TASK TO CARRY OUT —
Reproduce as a numbered list, with blank lines omitted, only the portion of the material that opens with the line containing "this 976×549 image." and closes with the line containing "broken wooden board [212, 294, 368, 324]", both lines included.

ENTRIES SUPPLIED —
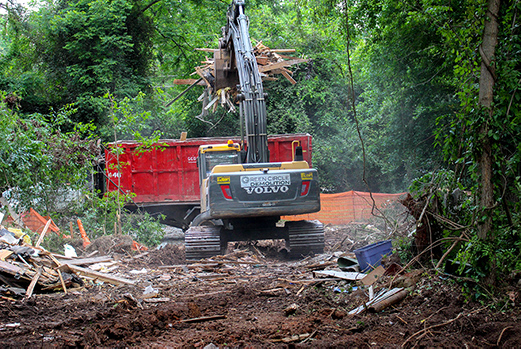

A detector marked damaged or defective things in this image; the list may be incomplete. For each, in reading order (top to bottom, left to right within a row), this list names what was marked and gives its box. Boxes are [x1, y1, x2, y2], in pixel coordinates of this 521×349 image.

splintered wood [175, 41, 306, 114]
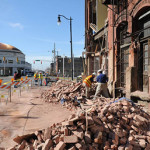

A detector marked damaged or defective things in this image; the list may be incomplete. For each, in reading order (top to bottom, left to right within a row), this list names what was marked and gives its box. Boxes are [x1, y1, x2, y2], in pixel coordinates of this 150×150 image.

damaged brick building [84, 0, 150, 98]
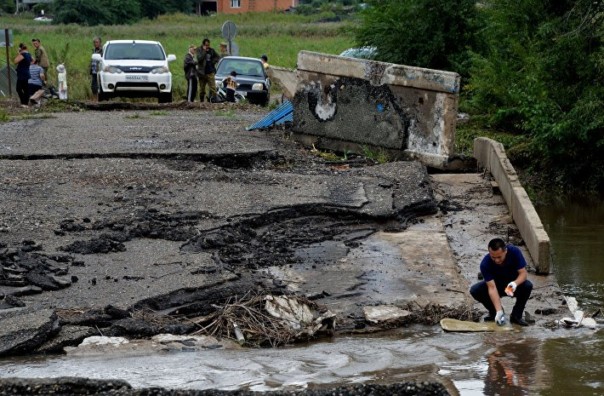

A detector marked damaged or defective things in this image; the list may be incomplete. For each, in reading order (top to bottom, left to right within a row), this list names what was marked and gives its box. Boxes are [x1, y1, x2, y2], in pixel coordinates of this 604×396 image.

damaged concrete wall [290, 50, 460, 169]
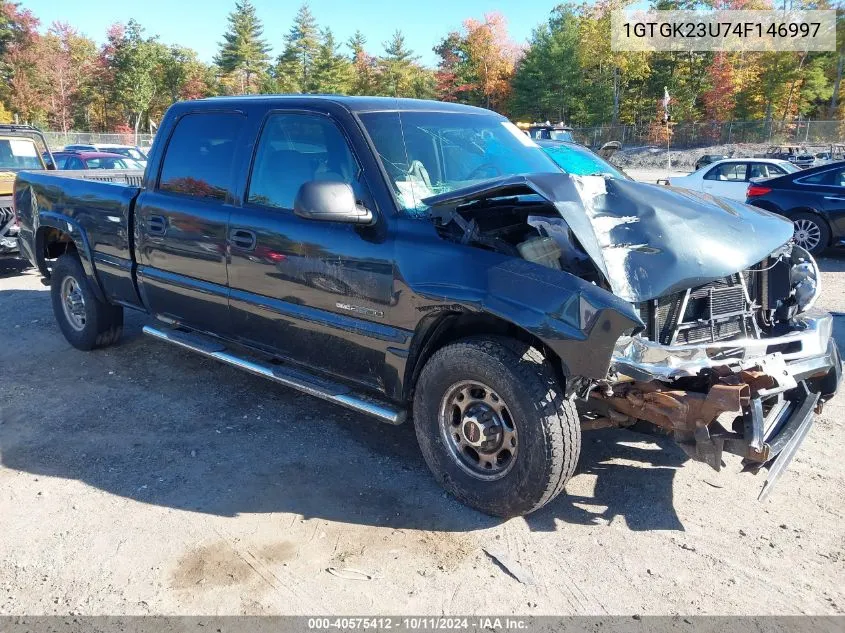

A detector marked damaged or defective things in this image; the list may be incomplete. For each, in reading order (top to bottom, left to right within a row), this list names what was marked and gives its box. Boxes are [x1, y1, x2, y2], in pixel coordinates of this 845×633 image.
* * *
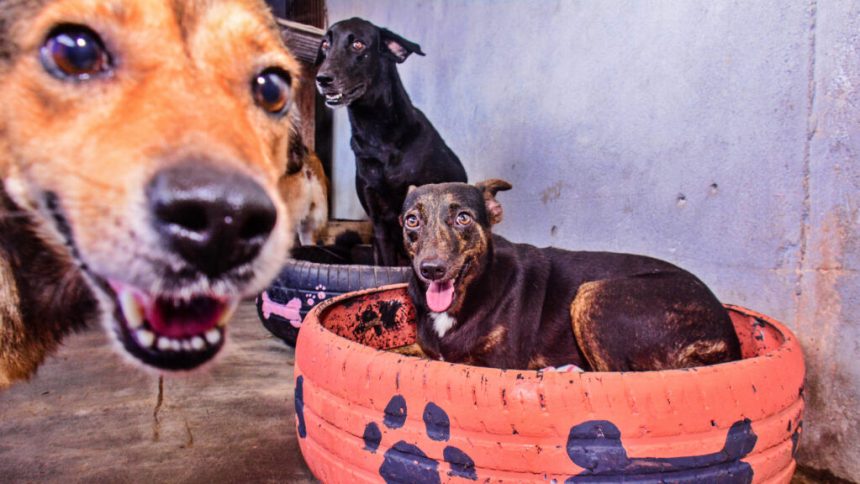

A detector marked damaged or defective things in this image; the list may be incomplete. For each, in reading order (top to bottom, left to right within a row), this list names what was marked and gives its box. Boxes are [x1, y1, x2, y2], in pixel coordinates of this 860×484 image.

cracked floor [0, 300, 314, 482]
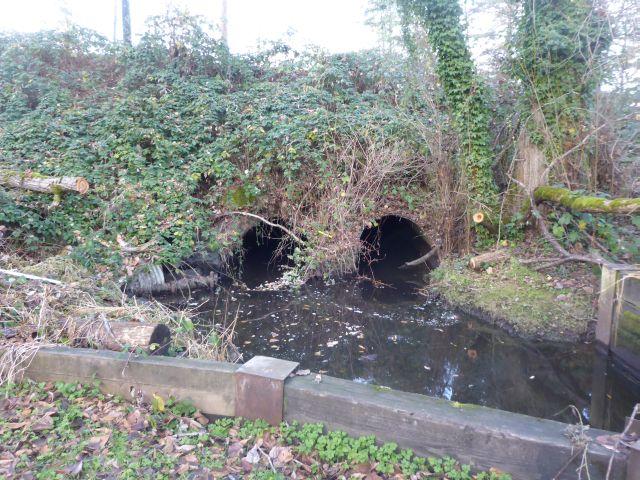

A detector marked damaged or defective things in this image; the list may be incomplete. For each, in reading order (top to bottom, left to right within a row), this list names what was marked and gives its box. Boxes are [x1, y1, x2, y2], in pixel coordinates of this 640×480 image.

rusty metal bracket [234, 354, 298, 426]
...
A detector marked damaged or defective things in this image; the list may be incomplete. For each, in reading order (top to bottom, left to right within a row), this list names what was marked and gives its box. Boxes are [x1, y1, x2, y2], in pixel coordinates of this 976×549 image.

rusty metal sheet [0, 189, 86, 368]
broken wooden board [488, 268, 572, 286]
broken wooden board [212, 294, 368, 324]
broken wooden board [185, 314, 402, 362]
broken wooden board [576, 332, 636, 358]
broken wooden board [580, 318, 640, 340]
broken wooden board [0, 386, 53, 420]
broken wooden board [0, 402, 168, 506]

TASK OUTPUT —
1. A detector marked damaged or defective things in this image; the list may be incomplete. For each, in reading order (top to bottom, left to right within a row), this list names what was marked and gives its box. Boxes are [x1, y1, x2, y2], in pixel coordinates of this 976×549 image.
2. rusty metal sheet [0, 189, 86, 368]
3. broken wooden board [488, 268, 572, 286]
4. broken wooden board [212, 294, 368, 324]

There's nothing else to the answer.